La pizza boulangère, botte secrète des artisans du pain
Texte par Rémi Héluin
Photo de couverture par Annija Mieze
Si plusieurs variantes de la pizza ont gagné en visibilité ces dernières années, à l’image de la fameuse napolitaine, c’est une version bien plus discrète qui fait le bonheur de millions de Français à l’heure du déjeuner. Grâce à leur maîtrise de la pâte et des fermentations, les boulangers se sont emparés du produit de longue date… le tordant à leur vision et à leurs contraintes. Devenue l’un des marqueurs d’accessibilité des enseignes nationales, cette référence aux lointaines inspirations italiennes semble bien préservée des logiques de montée en gamme.
Célébré le 27 juin au travers d’une journée mondiale dédiée à ce fruit juteux, l’ananas n’a pas encore pénétré les pizzas des rayons snacking en boulangerie. Ici, les garnitures misent plus sur la gourmandise (à grand renfort de fromage, viandes et charcuteries) et les saveurs tendance : poulet thaï ou curry, burger, kebab… autant d’options mises en avant par des marques telles que Marie Blachère, Ange ou Sophie Lebreuilly, qui ont fait de la pizza un outil d’attraction, grâce à des tailles généreuses -leur diamètre flirte avec les 40 cm- et des prix séduisants. Pour autant, ces acteurs de la boulangerie de rond-point n’ont fait que s’engouffrer dans une brèche ouverte par les artisans de longue date : réalisée à base de pâte à pain, la « pizza boulangère » a fait sa place dans un paysage très concurrentiel.

© Boulangerie Ange
Pour y parvenir, elle a pu compter sur l’amour des Français pour le fameux plat italien - près de 1,19 milliards d’unités auraient été vendues dans l’Hexagone en 2023 selon Gira Conseil -… tout en bousculant ses codes. Souvent réalisée en plaque rectangulaire et reposant sur un socle aussi épais que moelleux, elle a été identifiée par le consommateur comme une version spécifique du produit. « Les attentes ne sont pas les mêmes que celles exprimées vis à vis d’une pizza dégustée au sein d’un restaurant italien. », note Nicolas Nouchi, fondateur du cabinet Strateg’eat. Le produit doit en effet tenir en vitrine et supporter un réchauffage sans altération majeure, ce qui serait bien difficile pour la napolitaine par exemple, destinée à être dégustée instantanément.

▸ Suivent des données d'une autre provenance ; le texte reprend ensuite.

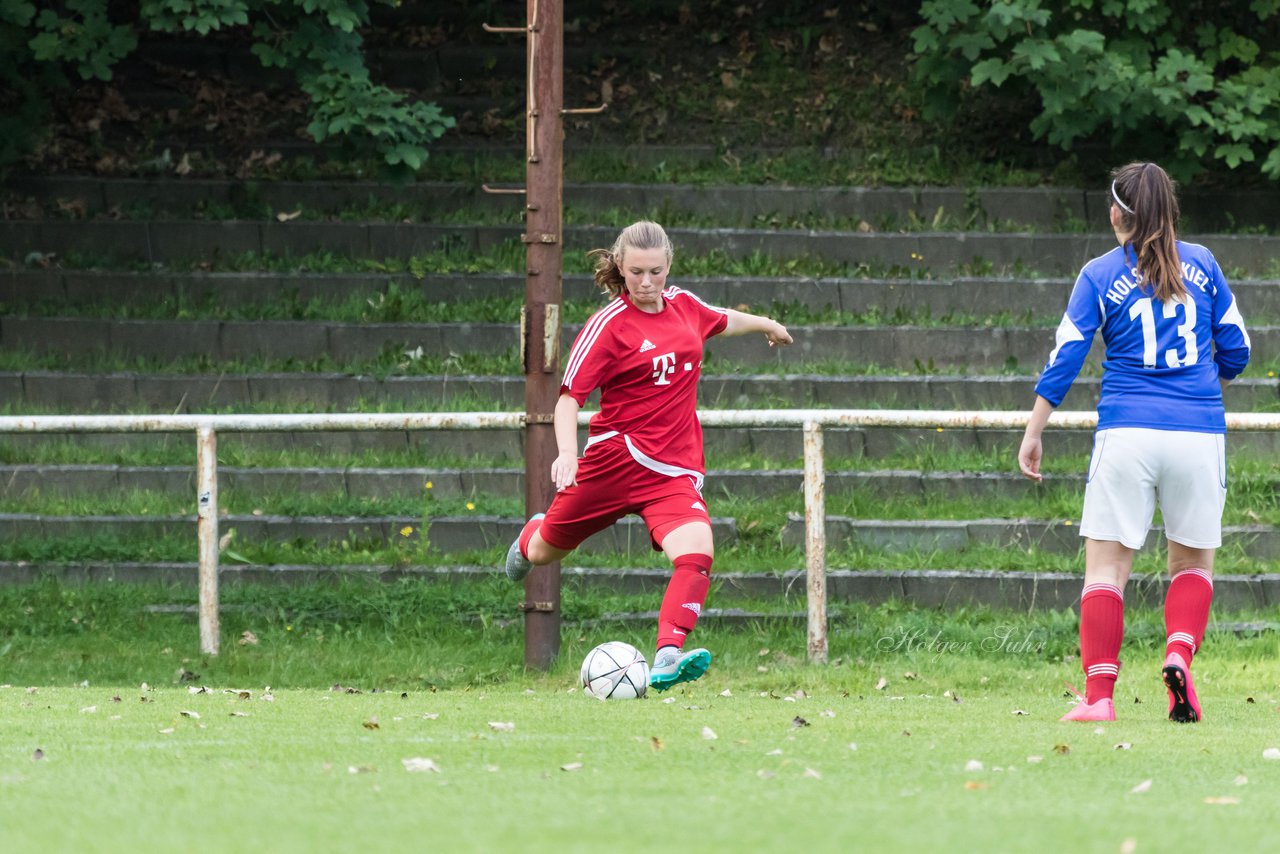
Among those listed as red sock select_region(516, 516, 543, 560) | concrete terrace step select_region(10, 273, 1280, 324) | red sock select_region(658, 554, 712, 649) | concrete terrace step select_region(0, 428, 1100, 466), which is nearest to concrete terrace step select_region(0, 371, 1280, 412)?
concrete terrace step select_region(0, 428, 1100, 466)

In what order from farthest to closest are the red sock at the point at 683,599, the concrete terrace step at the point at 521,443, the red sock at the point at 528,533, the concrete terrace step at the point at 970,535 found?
the concrete terrace step at the point at 521,443
the concrete terrace step at the point at 970,535
the red sock at the point at 528,533
the red sock at the point at 683,599

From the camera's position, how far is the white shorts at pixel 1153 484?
627 cm

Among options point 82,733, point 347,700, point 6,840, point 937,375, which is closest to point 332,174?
point 937,375

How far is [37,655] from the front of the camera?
9.17 metres

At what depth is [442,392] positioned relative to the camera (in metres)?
11.8

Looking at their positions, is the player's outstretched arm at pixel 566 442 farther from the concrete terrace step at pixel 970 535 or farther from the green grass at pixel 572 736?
the concrete terrace step at pixel 970 535

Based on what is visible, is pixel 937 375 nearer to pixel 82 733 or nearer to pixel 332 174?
pixel 332 174

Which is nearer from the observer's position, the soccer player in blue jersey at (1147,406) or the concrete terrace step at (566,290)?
the soccer player in blue jersey at (1147,406)

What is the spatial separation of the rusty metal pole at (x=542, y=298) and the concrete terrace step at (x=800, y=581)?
3.03ft

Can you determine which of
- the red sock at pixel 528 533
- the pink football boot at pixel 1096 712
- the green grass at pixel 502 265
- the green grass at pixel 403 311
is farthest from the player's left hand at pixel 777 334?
the green grass at pixel 502 265

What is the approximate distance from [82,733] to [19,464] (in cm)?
602

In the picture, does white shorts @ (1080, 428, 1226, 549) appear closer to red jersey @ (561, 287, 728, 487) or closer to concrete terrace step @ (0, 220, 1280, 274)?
red jersey @ (561, 287, 728, 487)

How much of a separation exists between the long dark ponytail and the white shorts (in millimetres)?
547

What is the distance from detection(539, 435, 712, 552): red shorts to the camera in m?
7.20
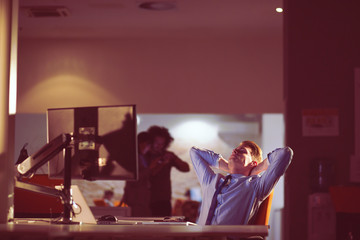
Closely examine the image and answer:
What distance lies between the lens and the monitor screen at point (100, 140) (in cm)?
300

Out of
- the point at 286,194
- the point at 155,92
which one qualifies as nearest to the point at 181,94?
the point at 155,92

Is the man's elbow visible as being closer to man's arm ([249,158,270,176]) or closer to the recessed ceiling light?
man's arm ([249,158,270,176])

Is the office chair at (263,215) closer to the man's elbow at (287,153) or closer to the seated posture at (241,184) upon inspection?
the seated posture at (241,184)

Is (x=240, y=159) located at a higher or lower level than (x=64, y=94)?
lower

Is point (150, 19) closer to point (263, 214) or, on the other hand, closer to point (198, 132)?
point (198, 132)

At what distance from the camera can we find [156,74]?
22.8ft

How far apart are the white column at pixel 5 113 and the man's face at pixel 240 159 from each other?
1.53m

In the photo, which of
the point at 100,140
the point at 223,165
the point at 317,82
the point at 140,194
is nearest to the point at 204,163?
the point at 223,165

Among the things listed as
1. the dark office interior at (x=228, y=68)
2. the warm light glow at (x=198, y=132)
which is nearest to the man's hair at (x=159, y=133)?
the dark office interior at (x=228, y=68)

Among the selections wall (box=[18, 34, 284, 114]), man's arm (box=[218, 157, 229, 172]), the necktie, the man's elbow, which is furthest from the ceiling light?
the man's elbow

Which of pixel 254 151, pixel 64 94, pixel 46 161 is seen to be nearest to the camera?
pixel 46 161

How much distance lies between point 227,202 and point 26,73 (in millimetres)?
4379

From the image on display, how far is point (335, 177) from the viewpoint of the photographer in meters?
3.54

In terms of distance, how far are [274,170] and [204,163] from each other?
776mm
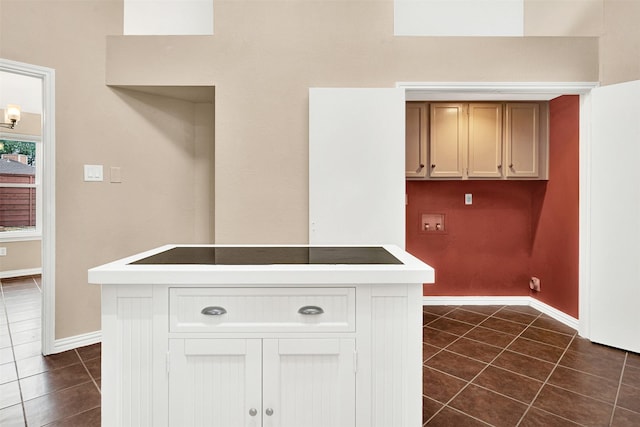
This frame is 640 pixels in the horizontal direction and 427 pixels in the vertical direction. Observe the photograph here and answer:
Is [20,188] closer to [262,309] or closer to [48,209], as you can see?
[48,209]

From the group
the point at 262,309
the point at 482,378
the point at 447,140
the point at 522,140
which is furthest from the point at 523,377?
the point at 522,140

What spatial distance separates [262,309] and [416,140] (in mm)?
2894

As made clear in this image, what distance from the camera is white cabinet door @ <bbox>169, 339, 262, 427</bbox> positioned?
1.16 meters

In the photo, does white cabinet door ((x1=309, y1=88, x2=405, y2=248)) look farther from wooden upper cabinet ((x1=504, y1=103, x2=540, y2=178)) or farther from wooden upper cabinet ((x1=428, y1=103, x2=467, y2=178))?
wooden upper cabinet ((x1=504, y1=103, x2=540, y2=178))

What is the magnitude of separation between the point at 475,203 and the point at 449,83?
5.32ft

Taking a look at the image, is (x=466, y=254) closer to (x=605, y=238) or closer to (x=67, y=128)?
(x=605, y=238)

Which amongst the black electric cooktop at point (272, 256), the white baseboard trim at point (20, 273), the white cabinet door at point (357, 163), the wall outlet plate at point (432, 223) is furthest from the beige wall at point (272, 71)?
the white baseboard trim at point (20, 273)

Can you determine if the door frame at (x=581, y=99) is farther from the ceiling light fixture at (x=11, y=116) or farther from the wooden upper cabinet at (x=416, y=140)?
the ceiling light fixture at (x=11, y=116)

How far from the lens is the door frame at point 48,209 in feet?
8.09

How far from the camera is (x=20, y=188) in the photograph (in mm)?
5098

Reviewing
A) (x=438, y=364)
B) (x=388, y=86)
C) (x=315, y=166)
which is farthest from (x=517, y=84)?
(x=438, y=364)

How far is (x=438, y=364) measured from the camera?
7.78ft

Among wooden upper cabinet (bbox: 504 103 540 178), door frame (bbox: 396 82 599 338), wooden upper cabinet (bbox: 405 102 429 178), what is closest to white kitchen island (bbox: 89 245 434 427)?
door frame (bbox: 396 82 599 338)

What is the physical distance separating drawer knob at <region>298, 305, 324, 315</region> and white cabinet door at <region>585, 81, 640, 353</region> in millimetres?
2734
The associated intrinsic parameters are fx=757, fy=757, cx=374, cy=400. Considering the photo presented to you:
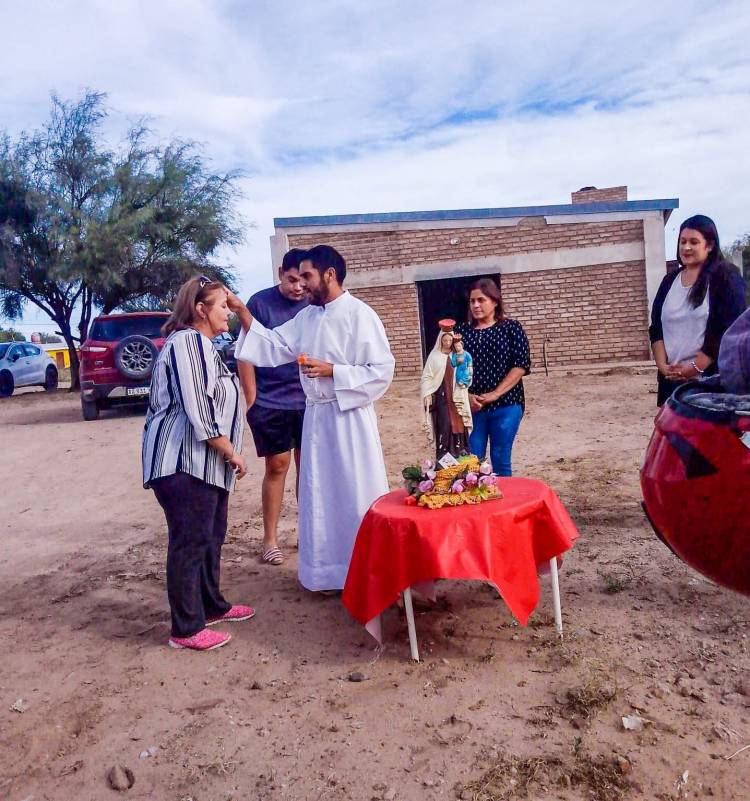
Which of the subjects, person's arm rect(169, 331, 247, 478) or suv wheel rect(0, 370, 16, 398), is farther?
suv wheel rect(0, 370, 16, 398)

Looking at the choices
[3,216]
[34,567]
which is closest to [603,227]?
[34,567]

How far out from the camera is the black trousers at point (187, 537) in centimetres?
364

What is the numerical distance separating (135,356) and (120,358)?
25 centimetres

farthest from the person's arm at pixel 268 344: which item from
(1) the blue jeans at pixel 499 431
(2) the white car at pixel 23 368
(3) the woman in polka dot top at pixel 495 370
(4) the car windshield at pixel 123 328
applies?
(2) the white car at pixel 23 368

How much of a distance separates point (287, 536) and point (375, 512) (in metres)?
2.37

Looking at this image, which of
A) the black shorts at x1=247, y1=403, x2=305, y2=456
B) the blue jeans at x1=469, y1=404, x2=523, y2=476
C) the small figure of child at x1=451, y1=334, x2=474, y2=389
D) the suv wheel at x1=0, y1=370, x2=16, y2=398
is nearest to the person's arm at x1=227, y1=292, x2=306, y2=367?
the black shorts at x1=247, y1=403, x2=305, y2=456

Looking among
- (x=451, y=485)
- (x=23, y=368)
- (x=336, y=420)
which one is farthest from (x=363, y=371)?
(x=23, y=368)

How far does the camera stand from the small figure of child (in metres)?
4.39

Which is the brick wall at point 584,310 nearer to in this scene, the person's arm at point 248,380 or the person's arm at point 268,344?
the person's arm at point 248,380

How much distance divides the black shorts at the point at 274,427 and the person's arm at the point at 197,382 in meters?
1.30

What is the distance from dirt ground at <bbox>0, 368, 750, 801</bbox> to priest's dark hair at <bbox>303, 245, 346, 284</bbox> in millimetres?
1913

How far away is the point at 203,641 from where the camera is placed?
3824 millimetres

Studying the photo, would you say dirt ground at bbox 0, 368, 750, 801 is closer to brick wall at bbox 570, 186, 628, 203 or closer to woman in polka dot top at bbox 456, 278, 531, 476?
woman in polka dot top at bbox 456, 278, 531, 476

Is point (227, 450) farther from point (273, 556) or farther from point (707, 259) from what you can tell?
point (707, 259)
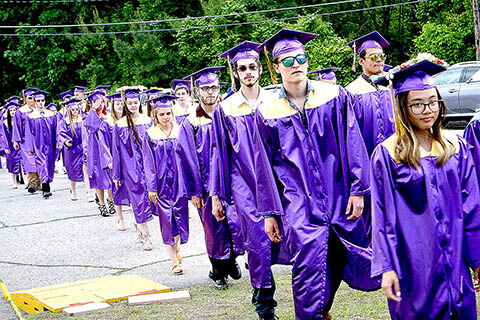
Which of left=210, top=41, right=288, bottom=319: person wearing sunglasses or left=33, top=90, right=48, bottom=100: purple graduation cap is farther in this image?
left=33, top=90, right=48, bottom=100: purple graduation cap

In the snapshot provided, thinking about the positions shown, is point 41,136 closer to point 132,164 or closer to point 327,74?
point 132,164

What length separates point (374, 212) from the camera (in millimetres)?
3695

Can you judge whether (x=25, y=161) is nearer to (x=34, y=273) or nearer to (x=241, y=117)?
(x=34, y=273)

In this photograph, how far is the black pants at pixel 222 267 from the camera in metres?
7.08

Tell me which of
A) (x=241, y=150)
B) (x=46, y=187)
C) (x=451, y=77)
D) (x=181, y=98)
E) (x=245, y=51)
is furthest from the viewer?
(x=451, y=77)

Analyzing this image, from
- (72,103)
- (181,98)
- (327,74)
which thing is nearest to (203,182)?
(181,98)

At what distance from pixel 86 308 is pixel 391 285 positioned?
12.1ft

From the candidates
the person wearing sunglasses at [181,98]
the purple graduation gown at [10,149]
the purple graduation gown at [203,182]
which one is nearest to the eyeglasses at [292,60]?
the purple graduation gown at [203,182]

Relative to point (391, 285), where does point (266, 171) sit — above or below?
above

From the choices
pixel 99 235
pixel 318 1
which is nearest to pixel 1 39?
pixel 318 1

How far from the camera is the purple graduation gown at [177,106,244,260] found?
695cm

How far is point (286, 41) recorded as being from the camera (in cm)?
507

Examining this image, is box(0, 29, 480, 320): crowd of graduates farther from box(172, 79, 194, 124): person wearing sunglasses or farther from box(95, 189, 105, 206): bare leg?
box(95, 189, 105, 206): bare leg

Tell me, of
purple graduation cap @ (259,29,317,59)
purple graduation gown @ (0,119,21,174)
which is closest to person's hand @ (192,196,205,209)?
purple graduation cap @ (259,29,317,59)
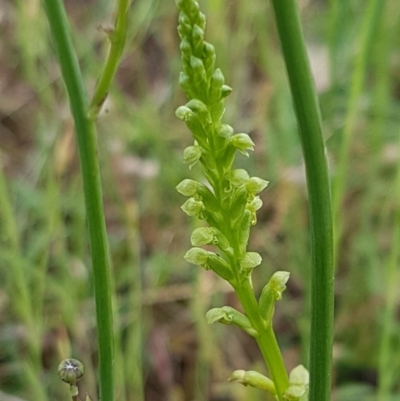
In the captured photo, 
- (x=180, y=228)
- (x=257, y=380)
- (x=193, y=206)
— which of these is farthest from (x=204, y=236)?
(x=180, y=228)

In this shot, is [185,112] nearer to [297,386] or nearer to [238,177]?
[238,177]

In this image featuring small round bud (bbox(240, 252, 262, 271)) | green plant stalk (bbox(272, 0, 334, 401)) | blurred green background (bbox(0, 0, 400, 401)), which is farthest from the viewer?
blurred green background (bbox(0, 0, 400, 401))

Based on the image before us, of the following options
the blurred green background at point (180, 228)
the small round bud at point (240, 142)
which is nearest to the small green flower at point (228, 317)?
the small round bud at point (240, 142)

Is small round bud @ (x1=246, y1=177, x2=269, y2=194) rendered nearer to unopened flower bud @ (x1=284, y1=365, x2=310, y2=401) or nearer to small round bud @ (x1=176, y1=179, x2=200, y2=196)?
small round bud @ (x1=176, y1=179, x2=200, y2=196)

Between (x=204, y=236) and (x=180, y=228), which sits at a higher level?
(x=180, y=228)

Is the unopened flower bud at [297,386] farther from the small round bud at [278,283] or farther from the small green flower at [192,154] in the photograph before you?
the small green flower at [192,154]

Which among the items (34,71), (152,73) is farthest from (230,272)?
(152,73)

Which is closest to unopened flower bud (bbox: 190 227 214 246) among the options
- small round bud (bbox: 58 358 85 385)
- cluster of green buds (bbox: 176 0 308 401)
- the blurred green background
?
cluster of green buds (bbox: 176 0 308 401)
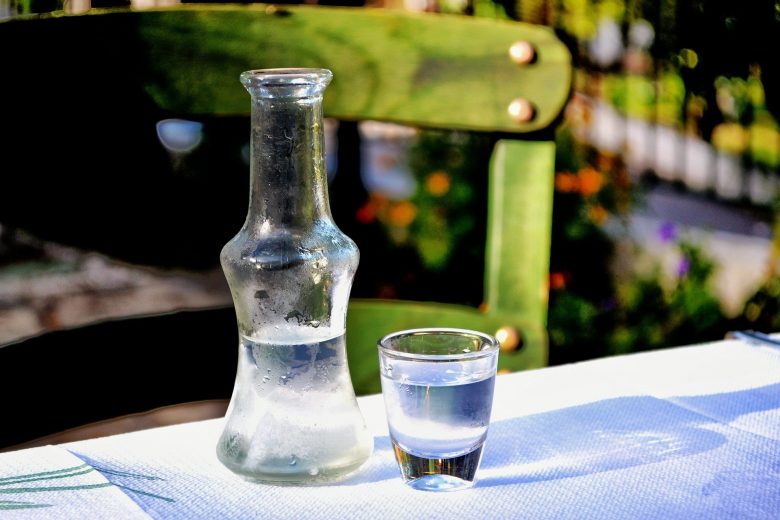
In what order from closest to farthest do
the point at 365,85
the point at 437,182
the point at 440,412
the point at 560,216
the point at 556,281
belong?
the point at 440,412, the point at 365,85, the point at 556,281, the point at 560,216, the point at 437,182

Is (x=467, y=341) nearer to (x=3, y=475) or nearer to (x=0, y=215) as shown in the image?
(x=3, y=475)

La tentation de la montée en gamme et de la technicité à l’épreuve de la réalité du terrain

Si elle est devenue un incontournable, d’autant plus avec la montée en puissance des activités de restauration rapide au sein de la filière, la pizza boulangère peut-elle monter en gamme et se rapprocher de ses « grandes sœurs » ? C’est la question à laquelle essayent de répondre plusieurs acteurs de la meunerie française. Avec la farine Bella Lucia, lancée en 2018, les Moulins Bourgeois (implantés à Verdelot, en Seine-et-Marne), ont souhaité proposer une matière première reprenant les codes de leurs confrères italiens. Sa grande force boulangère (entre W340 et W360) est associée à une bonne extensibilité, sans rétreint… le tout en utilisant exclusivement des blés français.
Depuis, d’autres acteurs se sont lancés dans l’aventure, à l’image du Moulin de Rivières (avec la marque Arte Grano). Les produits, dotés de réelles qualités techniques et d’un bilan carbone réduit face aux options provenant de l’autre côté des Alpes, peinent cependant à séduire les boulangers. Ces derniers se révèlent peu enclins à changer leurs habitudes et à introduire un niveau de complexité supplémentaire dans la réalisation de leur gamme, lié au pétrissage d’une pâte spécifique.
L’évolution pourrait venir de la tendance à l’hybridation : alors que la boulangerie adopte massivement les codes de la restauration, fabriquer des pizzas à la minute s’avérerait être le prolongement du savoir-faire naturel de l’artisan. Les initiatives en ce sens demeurent timides, et se concentrent généralement autour de « soirées pizza » proposées une à deux fois par semaine. A Versailles (Yvelines), la Maison Bigot, une institution boulangère de la cité royale, avait expérimenté le concept avec la Casa de Madame, une trattoria aménagée au sein même d’un de ses points de ventes historiques. Le lieu n’a, semble-t-il, pas trouvé son public et a été reconverti courant 2024… en crêperie, même si les pizzas continuent de garnir les vitrines des autres boulangeries de l’enseigne locale. Une preuve supplémentaire que la pizza boulangère n’a pas fini de garder ses secrets… et serait même bien dans ses baskets, à défaut d’avoir choisi la botte.